The development of molecular switches and machines is a vital part of the current scientific drive towards miniaturization. Appreciable advances have been made in recent years in the design of new molecular switches, integrating them into bulk materials, and applying them in new functions. However, there are still many challenges that need to be addressed before such systems can find their way into real-life applications. This research addresses one of these issues, which is the lack of a basic understanding of how to make molecular switches and machines work together towards a useful goal - a solved problem in natural biological systems. To mimic Nature, the Aprahamian research group at Dartmouth College studies the interactions of molecular switches with their environment. This knowledge may lead to the engineering of dynamic, adaptive and self-regulating molecular assemblies that can be used in drug delivery and energy-related applications. The broader impacts of this research include participation in the American Chemical Society's SEED Program and other endeavors to help retain students at different levels of education (high school, undergraduate, and graduate students) in the sciences. Professor Aprahamian also uses interactive demonstrations to educate the public about important concepts related to supramolecular chemistry. These activities are expected to strengthen and extend the group's informal and formal science education partnerships and networks with local schools and science museums.

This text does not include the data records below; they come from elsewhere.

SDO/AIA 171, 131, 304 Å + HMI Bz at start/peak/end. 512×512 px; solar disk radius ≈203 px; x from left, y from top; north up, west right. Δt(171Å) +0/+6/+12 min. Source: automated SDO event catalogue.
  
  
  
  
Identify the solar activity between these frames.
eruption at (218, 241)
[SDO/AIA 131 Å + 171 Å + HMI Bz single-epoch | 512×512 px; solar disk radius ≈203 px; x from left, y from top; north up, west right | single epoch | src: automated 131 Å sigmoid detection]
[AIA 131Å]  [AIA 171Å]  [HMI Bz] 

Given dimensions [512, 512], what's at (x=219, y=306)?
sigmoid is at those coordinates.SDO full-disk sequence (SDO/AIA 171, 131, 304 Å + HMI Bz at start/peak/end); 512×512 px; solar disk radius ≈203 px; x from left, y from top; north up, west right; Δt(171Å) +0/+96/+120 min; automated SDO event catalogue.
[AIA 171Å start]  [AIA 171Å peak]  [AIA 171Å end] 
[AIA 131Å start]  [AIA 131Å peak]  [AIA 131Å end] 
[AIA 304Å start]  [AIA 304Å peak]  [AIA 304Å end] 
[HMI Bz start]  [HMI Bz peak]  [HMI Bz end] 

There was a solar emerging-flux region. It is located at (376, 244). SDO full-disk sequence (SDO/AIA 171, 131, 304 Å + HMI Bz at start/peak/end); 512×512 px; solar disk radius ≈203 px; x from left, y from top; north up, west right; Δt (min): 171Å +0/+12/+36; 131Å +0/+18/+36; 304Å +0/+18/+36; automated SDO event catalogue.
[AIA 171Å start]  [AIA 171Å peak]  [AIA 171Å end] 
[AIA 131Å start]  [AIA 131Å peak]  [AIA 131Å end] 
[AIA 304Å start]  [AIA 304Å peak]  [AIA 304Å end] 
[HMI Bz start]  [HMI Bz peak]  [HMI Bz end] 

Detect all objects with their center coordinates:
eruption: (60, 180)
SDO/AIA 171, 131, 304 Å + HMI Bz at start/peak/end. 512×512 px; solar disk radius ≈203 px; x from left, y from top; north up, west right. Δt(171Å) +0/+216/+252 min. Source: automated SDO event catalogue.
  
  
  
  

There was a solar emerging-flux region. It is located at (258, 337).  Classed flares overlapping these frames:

With the support from the Macromolecular, Supramolecular and Nanochemistry Program of the Division of Chemistry, this research examines the coupling of zinc(II)-initiated, coordination-coupled, deprotonation (CCD) of hydrazone switches with other metals, particularly palladium(II). These reactions extend the capabilities of currently known switching cascades and open the way for compartmentalization driven catalysis using self-assembled cages. The Aprahamian group gains a deeper understanding of the factors that control CCD-enabled negative feedback loops and uncovers the underlying rules that lead to analyte regulation. Finally, the group develops new zinc(II) photocages/switches that can couple with CCD and feedback loops to enable the future design of oscillating systems, molecular clocks, and self-regulating assemblies.
This award reflects NSF's statutory mission and has been deemed worthy of support through evaluation using the Foundation's intellectual merit and broader impacts review criteria.